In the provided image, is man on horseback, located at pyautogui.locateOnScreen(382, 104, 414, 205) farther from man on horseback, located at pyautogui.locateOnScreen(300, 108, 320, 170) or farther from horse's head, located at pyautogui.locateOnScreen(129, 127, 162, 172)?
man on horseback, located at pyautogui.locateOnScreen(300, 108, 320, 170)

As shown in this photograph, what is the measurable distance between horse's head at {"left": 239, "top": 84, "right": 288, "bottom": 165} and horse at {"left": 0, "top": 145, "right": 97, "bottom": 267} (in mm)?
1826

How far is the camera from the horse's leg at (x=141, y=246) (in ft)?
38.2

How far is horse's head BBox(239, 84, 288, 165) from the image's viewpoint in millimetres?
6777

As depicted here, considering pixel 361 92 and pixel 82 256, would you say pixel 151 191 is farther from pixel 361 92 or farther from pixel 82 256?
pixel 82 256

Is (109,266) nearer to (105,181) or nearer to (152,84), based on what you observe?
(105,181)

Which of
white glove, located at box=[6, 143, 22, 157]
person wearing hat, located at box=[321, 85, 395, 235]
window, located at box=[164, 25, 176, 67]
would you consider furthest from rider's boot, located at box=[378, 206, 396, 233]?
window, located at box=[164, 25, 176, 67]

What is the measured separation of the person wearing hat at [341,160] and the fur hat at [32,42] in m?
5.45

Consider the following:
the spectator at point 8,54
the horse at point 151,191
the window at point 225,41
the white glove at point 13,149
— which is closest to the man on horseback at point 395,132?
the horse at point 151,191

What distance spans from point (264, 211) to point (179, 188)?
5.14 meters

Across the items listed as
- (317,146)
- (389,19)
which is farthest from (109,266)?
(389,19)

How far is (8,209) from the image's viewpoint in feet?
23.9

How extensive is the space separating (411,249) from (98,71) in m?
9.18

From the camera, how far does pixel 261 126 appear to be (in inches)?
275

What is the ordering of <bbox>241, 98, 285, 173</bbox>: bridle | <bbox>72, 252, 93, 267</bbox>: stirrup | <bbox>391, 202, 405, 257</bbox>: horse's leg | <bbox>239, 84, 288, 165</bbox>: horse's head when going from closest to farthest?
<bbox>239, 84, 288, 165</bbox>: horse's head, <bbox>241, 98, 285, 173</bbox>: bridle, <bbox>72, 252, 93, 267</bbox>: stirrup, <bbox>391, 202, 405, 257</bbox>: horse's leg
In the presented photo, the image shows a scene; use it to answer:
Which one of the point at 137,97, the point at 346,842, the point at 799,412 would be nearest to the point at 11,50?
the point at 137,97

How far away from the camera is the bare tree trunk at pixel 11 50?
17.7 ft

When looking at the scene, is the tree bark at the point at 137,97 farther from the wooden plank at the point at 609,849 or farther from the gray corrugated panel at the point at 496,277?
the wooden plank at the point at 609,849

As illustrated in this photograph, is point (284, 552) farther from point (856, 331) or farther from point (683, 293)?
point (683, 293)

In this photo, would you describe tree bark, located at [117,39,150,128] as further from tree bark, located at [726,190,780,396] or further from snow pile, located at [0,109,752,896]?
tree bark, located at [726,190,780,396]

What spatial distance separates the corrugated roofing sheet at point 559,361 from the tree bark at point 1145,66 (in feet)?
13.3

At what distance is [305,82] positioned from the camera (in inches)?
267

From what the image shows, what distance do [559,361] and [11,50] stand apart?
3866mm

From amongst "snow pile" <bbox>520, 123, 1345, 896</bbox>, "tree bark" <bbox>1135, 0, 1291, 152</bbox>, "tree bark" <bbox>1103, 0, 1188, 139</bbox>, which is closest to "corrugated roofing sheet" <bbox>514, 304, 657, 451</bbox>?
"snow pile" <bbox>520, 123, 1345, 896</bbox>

## Short exercise
Can you rewrite all of the records above, changing "white glove" to "white mitten" and leaving everything else untouched?

## Exercise result
In the provided image, is man on horseback, located at pyautogui.locateOnScreen(382, 104, 414, 205) farther from man on horseback, located at pyautogui.locateOnScreen(300, 108, 320, 170) or farther from horse's head, located at pyautogui.locateOnScreen(129, 127, 162, 172)?
man on horseback, located at pyautogui.locateOnScreen(300, 108, 320, 170)

As shown in this photograph, what is the measurable distance between horse's head at {"left": 239, "top": 84, "right": 288, "bottom": 165} and horse at {"left": 0, "top": 145, "right": 97, "bottom": 267} (in mm)?
1826

How far is the camera from the horse's leg at (x=141, y=246) (in ft)?
38.2

How far is horse's head BBox(239, 84, 288, 165) from the image's viewpoint in millimetres?
6777

As depicted here, considering pixel 361 92 and pixel 82 256, would you say pixel 151 191 is farther from pixel 361 92 or farther from pixel 82 256?
pixel 82 256

Is (109,266) nearer to (105,181) or nearer to (152,84), based on what you observe?
(105,181)

Which of
white mitten, located at box=[6, 143, 22, 157]
person wearing hat, located at box=[321, 85, 395, 235]
window, located at box=[164, 25, 176, 67]
would you consider furthest from rider's boot, located at box=[378, 206, 396, 233]?
window, located at box=[164, 25, 176, 67]

What is the measured separation of the person wearing hat at [341,160] and the fur hat at [32,42] in m?
5.45

Consider the following:
the spectator at point 8,54
the horse at point 151,191
the window at point 225,41
the white mitten at point 13,149
— which is closest to the man on horseback at point 395,132?
the horse at point 151,191

What distance spans from point (264, 211) to point (179, 188)?
5.14 meters

Across the items listed as
- (317,146)
- (389,19)
which is farthest from (109,266)?
(389,19)

How far is (8,209) from the image's viewpoint in feet?
23.9

How extensive is the space separating (411,249) from (98,71) in m?
9.18

From the camera, how far does pixel 261 126 appear to be (in inches)?
275

What is the ordering of <bbox>241, 98, 285, 173</bbox>: bridle | <bbox>72, 252, 93, 267</bbox>: stirrup | <bbox>391, 202, 405, 257</bbox>: horse's leg | <bbox>239, 84, 288, 165</bbox>: horse's head when going from closest to farthest?
<bbox>239, 84, 288, 165</bbox>: horse's head, <bbox>241, 98, 285, 173</bbox>: bridle, <bbox>72, 252, 93, 267</bbox>: stirrup, <bbox>391, 202, 405, 257</bbox>: horse's leg
In the presented photo, the image shows a scene; use it to answer:
Which one of the point at 137,97, the point at 346,842, the point at 799,412 would be nearest to the point at 11,50?
the point at 137,97

How far away from the camera is the bare tree trunk at pixel 11 50?
17.7 ft

When looking at the scene, is the tree bark at the point at 137,97 farther from the wooden plank at the point at 609,849 or farther from the gray corrugated panel at the point at 496,277?
the wooden plank at the point at 609,849

As illustrated in this photograph, is point (284, 552) farther from point (856, 331) or farther from point (683, 293)?
point (683, 293)

In this photo, would you describe tree bark, located at [117,39,150,128] as further from tree bark, located at [726,190,780,396] or further from snow pile, located at [0,109,752,896]?
tree bark, located at [726,190,780,396]

What spatial distance separates the corrugated roofing sheet at point 559,361 from the tree bark at point 1145,66 (in feet)?
13.3

At what distance is [305,82] positioned from the camera (in inches)?
267

From what the image shows, what distance do [559,361] and [11,50] stand apart?
3866mm

From amongst "snow pile" <bbox>520, 123, 1345, 896</bbox>, "tree bark" <bbox>1135, 0, 1291, 152</bbox>, "tree bark" <bbox>1103, 0, 1188, 139</bbox>, which is closest to "corrugated roofing sheet" <bbox>514, 304, 657, 451</bbox>?
"snow pile" <bbox>520, 123, 1345, 896</bbox>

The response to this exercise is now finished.